BEHIND THE CURTAIN.

The Berlin Wall, which collapsed in 1989, was not only a physical barrier but, above all, a mental and psychological obstacle to the unification of Europe. Today it has already become a metaphor for the entire Iron Curtain from the Baltics to the Adriatic, separating the peoples of Eastern Europe from their existent cultural, economic, and political ties to the rest of the continent. The chain collapse of the Soviet-style regimes in 1989, whose brightest symbol was again the Berlin Wall, made it possible for these countries to go their way.

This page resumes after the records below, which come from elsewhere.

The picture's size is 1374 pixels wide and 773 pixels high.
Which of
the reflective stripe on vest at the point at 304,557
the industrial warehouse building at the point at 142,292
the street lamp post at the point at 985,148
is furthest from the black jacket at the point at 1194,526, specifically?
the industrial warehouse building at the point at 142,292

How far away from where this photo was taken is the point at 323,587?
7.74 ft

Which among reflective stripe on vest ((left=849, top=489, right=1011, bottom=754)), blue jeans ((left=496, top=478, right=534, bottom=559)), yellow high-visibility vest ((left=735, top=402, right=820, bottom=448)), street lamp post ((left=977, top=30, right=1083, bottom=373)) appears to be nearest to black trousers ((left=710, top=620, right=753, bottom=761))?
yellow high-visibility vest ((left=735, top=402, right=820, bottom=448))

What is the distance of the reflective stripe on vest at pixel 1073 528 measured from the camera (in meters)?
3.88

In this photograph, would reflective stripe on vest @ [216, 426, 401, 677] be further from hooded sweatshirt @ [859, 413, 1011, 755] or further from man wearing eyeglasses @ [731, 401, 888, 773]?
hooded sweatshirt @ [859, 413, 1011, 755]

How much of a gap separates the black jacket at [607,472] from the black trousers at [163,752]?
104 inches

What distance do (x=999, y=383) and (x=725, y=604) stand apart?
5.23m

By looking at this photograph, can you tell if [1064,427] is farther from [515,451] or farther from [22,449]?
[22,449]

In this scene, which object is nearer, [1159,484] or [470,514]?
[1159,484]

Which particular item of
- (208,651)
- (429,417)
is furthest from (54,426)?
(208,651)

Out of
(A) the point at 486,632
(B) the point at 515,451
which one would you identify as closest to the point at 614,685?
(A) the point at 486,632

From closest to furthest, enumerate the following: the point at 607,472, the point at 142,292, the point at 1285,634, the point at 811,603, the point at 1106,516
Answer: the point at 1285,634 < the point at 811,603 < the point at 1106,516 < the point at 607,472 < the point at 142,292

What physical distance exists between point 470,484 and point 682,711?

Bulgaria, a former Eastern bloc country, joined the European Union in 2007. Although all former totalitarian states are experiencing a difficult transition to democracy, Bulgaria remains the poorest one in the EU. Still, it struggles to deal with corruption, populism, and censorship. One of the main reasons is that the country's peoples are divided in understanding and interpreting its recent past. This tendency forms highly polarized positions in a society where a unified national memory of this challenging historical period is lacking. 

The series 'Behind the curtain' documents and register the life, culture, and habits of the mass Bulgarian population and the unfinished transition from totalitarianism to democracy in 2022. It explores the inanimate world of objects, monuments, and architecture, which remind of the regime in a country that has been actively looking for ways of Europeanization for more than 15 years. It is clear that the remains of totalitarianism are still around us, and in this sense, we continue to live with the memory of it. But what does their presence mean, and how functional are they nowadays? Are they a feature of our everyday life, or only 'items' that we can't get rid of and only remind us of the past?

'Behind the curtain' also is an attempt to represent the generation gap between 'survivors' of the regime and their heirs (so-called 'postmemory generation'). The former carry contradictory narratives of the past. The latter has to deal with the postmemory of a time they do not understand but see all around in objects, habits, media, etc. Which is so confusing that one may ask whether the Iron Curtain has really fallen or the process of Europeanization is only imaginary?